[EXCERPTED PASSAGE]
----------

FlexNovo is a new molecular design program based on the FlexX-technology of incrementally constructing a ligand in an active site. It facilitates a fragment-based approach to de novo design in the context of the 3D-structure of the target.
- Fragment spaces consist of sets of molecular fragments that have specific 'link atoms' as open valences. Different 'link types' represent different chemical environments. A set of rules determines which link types are compatible (i.e. can be connected). Fragment spaces can be focused libraries derived from known binders or general fragment collections with link-rules. A space with only 16 000 fragments easily spans a chemical space of about 1018 virtual compounds of reasonable size, thus covering a considerable part of the 'chemical universe'.
- The FlexNovo algorithm is based on the incremental construction procedure as implemented in FlexX. In a first step FlexNovo places all available fragments. It takes the best scoring fragments entering the following steps during which compatible fragments are successively added to the so far obtained set of placements. All available scoring functions known from FlexX can be used for ranking the (intermediate) results. Additionally, FlexNovo considers a multitude of physicochemical property, geometry and diversity filter criteria. For the initial placement step, it also evaluates the compliance with pharmacophore-type constraints as known from FlexX-Pharm.

----------

In the FlexNovo description, what determines which link types can be connected?

[MATERIAL PROVIDED]
----------

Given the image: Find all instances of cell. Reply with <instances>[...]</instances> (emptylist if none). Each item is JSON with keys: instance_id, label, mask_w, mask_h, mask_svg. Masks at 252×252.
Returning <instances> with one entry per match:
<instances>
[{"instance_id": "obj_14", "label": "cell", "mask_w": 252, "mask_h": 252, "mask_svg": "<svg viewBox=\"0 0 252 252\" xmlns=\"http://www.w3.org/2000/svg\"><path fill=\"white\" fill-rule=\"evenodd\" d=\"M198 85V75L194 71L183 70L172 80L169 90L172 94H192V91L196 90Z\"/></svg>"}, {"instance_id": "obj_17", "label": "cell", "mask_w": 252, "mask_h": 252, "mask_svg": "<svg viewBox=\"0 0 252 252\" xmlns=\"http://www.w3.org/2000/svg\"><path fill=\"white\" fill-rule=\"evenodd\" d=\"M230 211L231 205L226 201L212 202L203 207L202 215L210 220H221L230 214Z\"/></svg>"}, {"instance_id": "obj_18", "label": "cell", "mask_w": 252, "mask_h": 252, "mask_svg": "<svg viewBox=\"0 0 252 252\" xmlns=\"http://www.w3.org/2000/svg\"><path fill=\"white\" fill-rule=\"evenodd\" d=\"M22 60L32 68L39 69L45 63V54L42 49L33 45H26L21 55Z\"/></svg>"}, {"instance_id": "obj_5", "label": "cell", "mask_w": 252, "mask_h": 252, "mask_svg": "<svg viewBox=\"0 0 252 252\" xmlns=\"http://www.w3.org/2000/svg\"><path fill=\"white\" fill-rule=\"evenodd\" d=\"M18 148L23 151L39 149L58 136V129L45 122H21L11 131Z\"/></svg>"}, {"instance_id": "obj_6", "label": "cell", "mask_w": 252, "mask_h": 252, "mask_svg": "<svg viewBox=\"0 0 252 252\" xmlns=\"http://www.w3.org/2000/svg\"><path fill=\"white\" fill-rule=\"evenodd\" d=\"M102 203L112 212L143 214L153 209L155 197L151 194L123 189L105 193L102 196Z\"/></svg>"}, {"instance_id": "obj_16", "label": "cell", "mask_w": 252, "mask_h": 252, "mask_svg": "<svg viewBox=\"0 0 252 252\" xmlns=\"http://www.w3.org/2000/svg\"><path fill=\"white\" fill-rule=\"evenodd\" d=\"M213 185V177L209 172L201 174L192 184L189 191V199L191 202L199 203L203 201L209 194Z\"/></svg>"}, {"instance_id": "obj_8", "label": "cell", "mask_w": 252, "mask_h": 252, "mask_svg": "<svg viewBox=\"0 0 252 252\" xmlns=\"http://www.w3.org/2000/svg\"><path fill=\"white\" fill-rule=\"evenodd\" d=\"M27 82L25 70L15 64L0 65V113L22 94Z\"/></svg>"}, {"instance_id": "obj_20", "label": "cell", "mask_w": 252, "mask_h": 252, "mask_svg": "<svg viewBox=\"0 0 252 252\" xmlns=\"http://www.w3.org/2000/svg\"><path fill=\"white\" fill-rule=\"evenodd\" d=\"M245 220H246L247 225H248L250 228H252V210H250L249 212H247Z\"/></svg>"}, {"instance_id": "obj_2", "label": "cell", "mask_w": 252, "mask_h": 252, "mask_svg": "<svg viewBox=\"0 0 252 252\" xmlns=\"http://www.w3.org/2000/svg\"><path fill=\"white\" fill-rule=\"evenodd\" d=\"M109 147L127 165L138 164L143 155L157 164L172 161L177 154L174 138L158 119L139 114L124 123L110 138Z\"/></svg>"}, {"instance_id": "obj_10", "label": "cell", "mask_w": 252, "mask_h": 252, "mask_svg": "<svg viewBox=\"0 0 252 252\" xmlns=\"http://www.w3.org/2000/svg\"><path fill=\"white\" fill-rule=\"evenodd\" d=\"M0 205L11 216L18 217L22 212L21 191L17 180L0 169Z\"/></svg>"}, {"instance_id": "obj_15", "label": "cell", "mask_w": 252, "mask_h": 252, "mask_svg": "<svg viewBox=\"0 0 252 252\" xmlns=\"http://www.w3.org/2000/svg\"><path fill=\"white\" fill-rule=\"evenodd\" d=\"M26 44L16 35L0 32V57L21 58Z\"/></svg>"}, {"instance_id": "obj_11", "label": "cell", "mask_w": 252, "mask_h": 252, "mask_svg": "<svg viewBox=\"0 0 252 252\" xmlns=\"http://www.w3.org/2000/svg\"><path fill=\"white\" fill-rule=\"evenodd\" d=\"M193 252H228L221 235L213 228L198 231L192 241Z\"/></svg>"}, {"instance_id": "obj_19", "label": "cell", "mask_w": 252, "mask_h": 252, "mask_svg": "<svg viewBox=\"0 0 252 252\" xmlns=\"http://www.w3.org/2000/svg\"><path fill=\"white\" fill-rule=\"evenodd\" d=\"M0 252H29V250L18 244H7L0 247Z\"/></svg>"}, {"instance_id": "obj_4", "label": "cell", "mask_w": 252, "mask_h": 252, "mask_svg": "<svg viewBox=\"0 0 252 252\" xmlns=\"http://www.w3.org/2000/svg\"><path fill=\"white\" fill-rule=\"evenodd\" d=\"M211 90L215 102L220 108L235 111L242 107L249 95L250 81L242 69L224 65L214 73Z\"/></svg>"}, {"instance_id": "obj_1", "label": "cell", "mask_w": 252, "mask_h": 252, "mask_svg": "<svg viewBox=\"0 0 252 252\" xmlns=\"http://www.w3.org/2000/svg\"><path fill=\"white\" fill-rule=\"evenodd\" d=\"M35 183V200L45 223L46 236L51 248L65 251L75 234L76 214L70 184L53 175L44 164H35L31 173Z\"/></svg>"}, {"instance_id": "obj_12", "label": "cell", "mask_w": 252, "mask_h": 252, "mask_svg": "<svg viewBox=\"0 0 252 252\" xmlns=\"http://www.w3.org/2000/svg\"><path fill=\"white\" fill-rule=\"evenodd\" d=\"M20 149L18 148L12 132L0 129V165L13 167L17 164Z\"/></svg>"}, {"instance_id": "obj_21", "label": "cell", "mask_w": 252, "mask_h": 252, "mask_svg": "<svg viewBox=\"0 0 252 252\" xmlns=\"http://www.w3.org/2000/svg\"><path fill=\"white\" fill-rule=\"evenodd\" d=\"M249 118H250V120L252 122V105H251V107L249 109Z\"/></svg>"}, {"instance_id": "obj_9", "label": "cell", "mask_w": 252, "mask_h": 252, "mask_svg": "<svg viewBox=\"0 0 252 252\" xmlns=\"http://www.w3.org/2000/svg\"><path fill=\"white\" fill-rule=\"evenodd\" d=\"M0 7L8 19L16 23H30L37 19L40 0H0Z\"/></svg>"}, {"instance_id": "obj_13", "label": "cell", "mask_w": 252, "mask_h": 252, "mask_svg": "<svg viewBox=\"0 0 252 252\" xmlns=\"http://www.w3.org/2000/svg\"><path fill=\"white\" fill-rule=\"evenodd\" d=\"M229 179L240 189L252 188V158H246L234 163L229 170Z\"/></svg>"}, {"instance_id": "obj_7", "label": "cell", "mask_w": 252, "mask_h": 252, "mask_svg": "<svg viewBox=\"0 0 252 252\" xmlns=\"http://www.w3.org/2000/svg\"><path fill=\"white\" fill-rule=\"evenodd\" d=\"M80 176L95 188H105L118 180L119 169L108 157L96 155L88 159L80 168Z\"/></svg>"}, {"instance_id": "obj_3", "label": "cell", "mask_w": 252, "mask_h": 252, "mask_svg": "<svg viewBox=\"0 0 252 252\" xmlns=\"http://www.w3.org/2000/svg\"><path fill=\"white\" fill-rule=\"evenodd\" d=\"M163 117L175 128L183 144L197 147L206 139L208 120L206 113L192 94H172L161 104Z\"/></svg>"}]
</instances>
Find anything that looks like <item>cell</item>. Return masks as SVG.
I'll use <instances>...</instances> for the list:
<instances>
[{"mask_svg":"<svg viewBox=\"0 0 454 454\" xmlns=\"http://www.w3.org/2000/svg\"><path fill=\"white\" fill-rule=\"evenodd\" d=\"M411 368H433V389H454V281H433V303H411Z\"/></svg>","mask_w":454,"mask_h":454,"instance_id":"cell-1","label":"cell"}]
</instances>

----------

[ANSWER SPACE]
A set of rules.